Collin Schwartz, Head of Legal and Regulatory Affairs, Head of Methodology
The TruSight methodology is shaped by the regulation, standards, and guidance governing the industries in which it operates. Our internal subject matter experts routinely review new regulatory requirements and guidance to ensure our methodology remains current and to provide updated information to customers for continued insight into an ever-shifting landscape. To continually equip our customers with the most up-to-date industry knowledge, below is a spotlight on November 2021 select regulatory updates.
Joint Agencies Issue Cyber Incident Notification Rule
On November 18, 2021, the FDIC, Federal Reserve Board, and the OCC issued a final rule that requires a banking organization to notify its primary federal regulator in the event of a significant computer-security incident within 36 hours after the banking organization determines that a cyber incident has occurred. Notification is required where the cyber incident has affected:
1. The viability of a banking organization’s operations
2. Its ability to deliver banking products and services; or
3. The stability of the financial sector.
Additionally, the rule requires a bank service provider to notify affected banking organization customers as soon as possible when the provider determines that it has experienced a computer-security incident that has materially disrupted or degraded, or is reasonably likely to materially dispute or degrade, a banking organization’s customers for four or more hours. The agencies have emphasized their belief that “banking organizations have become increasingly reliant on third parties to provide essential services,” which may also experience computer-security incidents that could affect the support services they provide to banking organization customers, along with other significant impacts. The effective date of the rule is April 1, 2022, and banking organizations are expected to implement and comply by May 1, 2022.
NYSDFS Creates New Division to Integrate Climate Risks into Supervision
On November 3, 2021, Acting Superintendent of Financial Services Adrienne A. Harris announced the establishment of a new Climate Division at the New York State Department of Financial Services (NYSDFS), as climate change poses wide-ranging and material risks to the financial system. As the finance and insurance sectors take demonstrative steps towards managing their financial risks from climate change and supporting the low carbon transition, the new Climate Division will integrate climate risks into its supervision of regulated entities, support the industry’s growth in managing climate risks, coordinate with international, national, and state regulators, develop internal capacity on climate-related financial risks, support the capacity-building of peer regulators on climate-related supervision, and ensure fair access to financial services for all communities, especially those most impacted by climate change.
Press Release - November 03, 2021: On Cop26 Finance Day Acting Superintendent Adrienne A. Harris Announces Newly Created Climate Risk Division, New Executive Appointment | Department of Financial Services (ny.gov)
China’s Personal Information Protection Law Goes into Effect
On November 1, 2021, China’s Personal Information Protection Law (PIPL) went into effect. Although the law incorporates many of the concepts of the EU General Data Protection Regulation (GDPR), there are several distinctions.
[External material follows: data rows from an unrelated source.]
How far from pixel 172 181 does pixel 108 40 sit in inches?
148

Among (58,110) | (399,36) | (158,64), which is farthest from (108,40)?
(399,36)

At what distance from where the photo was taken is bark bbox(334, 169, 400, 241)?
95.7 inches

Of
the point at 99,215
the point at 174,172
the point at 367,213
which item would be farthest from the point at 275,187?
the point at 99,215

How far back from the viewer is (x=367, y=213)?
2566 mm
Its territorial scope extends to the processing of personal information outside of China, provided that the purpose is:
1. To provide products or services to individuals in China
2. To “analyze” or “assess” the behavior of individuals in China, or
3. For other purposes to be specified by laws and regulations
The definitions of “personal information” and “processing of personal information” are similar under the PIPL and the GDPR, but “sensitive personal information” is defined under the PIPL as “personal information that once leaked, or illegally used, may easily infringe the dignity of a natural person or cause harm to personal safety and property security, such as biometric identification information, religious beliefs, specially designated status, medical health information, financial accounts, information on individuals’ whereabouts, as well as personal information of minors under the age of 14.”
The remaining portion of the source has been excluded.